We recently published a new whitepaper, Machine Learning Best Practices in Financial Services, that outlines security and model governance considerations for financial institutions building machine learning (ML) workflows. The whitepaper discusses common security and compliance considerations and aims to accompany a hands-on demo and workshop that walks you through an end-to-end example. Although the whitepaper focuses on financial services considerations, much of the information around authentication and access management, data and model security, and ML operationalization (MLOps) best practices may be applicable to other regulated industries, such as healthcare.
A typical ML workflow, as shown in the following diagram, involves multiple stakeholders. To successfully govern and operationalize this workflow, you should collaborate across multiple teams, including business stakeholders, sysops administrators, data engineers, and software and devops engineers.

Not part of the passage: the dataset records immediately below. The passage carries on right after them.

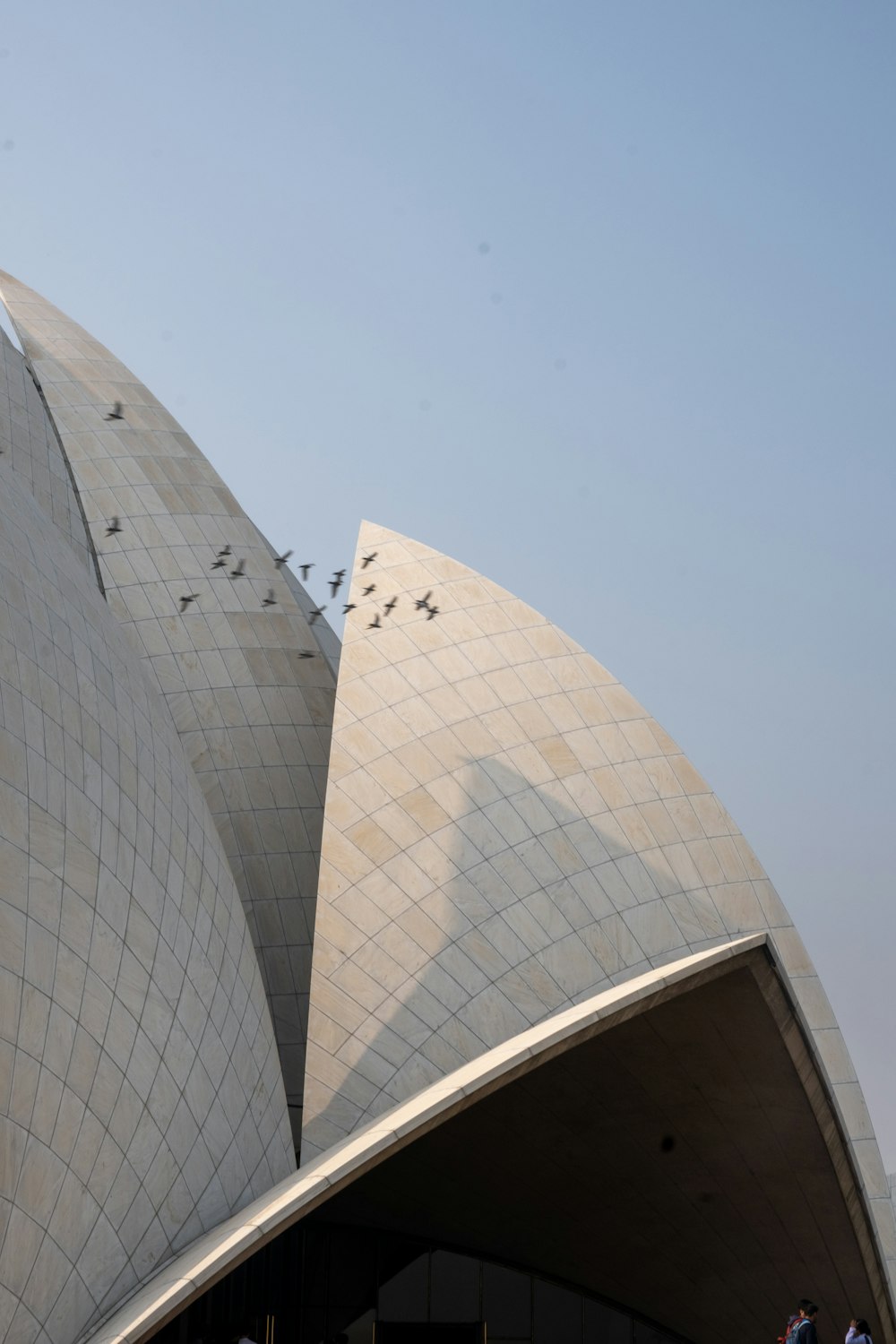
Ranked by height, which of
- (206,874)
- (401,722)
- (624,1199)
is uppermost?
(401,722)

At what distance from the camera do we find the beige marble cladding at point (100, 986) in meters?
12.5

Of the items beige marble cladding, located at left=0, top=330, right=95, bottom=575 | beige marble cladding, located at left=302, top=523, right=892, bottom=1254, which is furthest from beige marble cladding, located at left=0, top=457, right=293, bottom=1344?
beige marble cladding, located at left=0, top=330, right=95, bottom=575

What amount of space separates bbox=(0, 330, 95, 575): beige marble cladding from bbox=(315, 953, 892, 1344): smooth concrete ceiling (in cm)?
1086

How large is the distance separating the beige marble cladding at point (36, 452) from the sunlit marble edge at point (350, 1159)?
1168cm

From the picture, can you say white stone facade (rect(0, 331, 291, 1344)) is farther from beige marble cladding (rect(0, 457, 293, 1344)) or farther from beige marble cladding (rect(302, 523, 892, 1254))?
beige marble cladding (rect(302, 523, 892, 1254))

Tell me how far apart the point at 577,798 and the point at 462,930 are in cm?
260

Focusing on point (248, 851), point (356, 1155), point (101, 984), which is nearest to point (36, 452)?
point (248, 851)

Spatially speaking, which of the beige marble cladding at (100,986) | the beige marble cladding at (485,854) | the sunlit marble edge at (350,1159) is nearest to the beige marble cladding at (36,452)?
the beige marble cladding at (485,854)

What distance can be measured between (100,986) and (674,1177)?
10668mm

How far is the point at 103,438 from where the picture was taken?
1008 inches

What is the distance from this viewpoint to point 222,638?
80.1ft

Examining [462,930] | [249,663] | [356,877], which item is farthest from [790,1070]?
[249,663]

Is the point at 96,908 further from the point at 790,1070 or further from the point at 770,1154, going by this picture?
the point at 770,1154

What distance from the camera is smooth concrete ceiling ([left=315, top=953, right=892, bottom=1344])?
60.4 feet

In the whitepaper, we discuss considerations for each team and also provide examples and illustrations of how you can use Amazon SageMaker and other AWS services to build, train, and deploy ML workloads. More specifically, based on feedback from customers running workloads in regulated environments, we cover the following topics:
- Provisioning a secure ML environment – This includes the following:
- Compute and network isolation – How to deploy Amazon SageMaker in a customer’s private network, with no internet connectivity.
- Authentication and authorization – How to authenticate users in a controlled fashion and authorize these users based on their AWS Identity and Access Management (IAM) permissions, with no multi-tenancy.
- Data protection – How to encrypt data in transit and at rest with customer-provided encryption keys.
- Auditability – How to audit, prevent, and detect who did what at any given point in time to help identify and protect against malicious activities.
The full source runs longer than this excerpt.